The Fight for Knowledge

Spring 2024

Interrogating the Archive

Life As We Know It

Multi-Discipline Collaboration

 

 

This project took root in the historical connections between the University of Richmond and the artist Edward Valentine’s (b. 1838) legacy as a sculptor of Confederate memorials. The students spent the semester investigating the ways they can stage histories, both personal and public, with a special focus on the Lost Cause and the University of Richmond’s relationship to its Confederate past.

The exhibition, housed at the University of Richmond for an academic year, was the culmination of a four-class collaboration between Professors Laura Browder (American Studies), Alicia Díaz (Dance), Nicole Maurantonio (Rhetoric & Communication Studies), and Sandy Williams IV (Sculpture), in partnership with the Valentine Museum and the Harnett Museum.

On the April 24th, 2024, students presented their dance performances, Story Maps, and sculptures in response to their semester-long immersion—through museum visits, documentary film screenings, and guest speakers—in current struggles to reframe mistold histories.
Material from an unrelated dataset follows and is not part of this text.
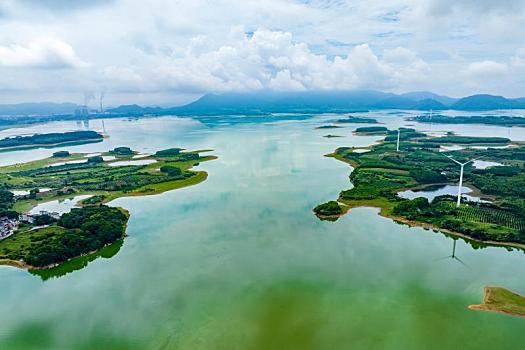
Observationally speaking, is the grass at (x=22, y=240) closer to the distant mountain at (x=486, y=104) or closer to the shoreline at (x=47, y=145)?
the shoreline at (x=47, y=145)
This work reimagined and pushed conversations around history, memory, and the archive.

Project Details

What does it mean to remember? Who is remembered and alternately forgotten? How can we answer archival silences?

 

 

01

American Studies and Rhetoric & Communications


 

Students in the American Studies and Communications & Rhetoric classes collaborated over the course of the semester to create educational materials and digital resources designed to provide historical context and open new conversations. These connected Edward Valentine’s creations to the University of Richmond’s history and the circulation of Lost Cause ideology, interrogating the meaning of “the archive” and its function in alternately revealing and concealing histories.

 
 

Students presenting posters and stories at The Valentine.

 
 
 

02

Sculpture


 

Through these many collaborations, Sculpture students were be tasked with creating objects that they see as “missing from the archive.” The making process was augmented by creative collaborations and conversations with the other disciplines during the course of the semester.

 
 

03

Dance


 

Dance students worked to create movement-based work informed by, and in conversation with, the Valentine Museum’s exhibit “Sculpting History” and the educational materials generated by UR students. They considered the role that the expressive body plays in the reimagining of the archive and in the co-creation of new archives. Students collaborated closely with the other classes in both the research and artistic process.

 
 
 
 
 

04

Events


 

Group trips to the Valentine Museum and other historical institutions were coordinated, and class time was spent collectively reflecting on what’s missing in these archives. Presentations and performances were held at the Valentine, and a separate group installation within the UR Museums Booth Gallery concluded the semester.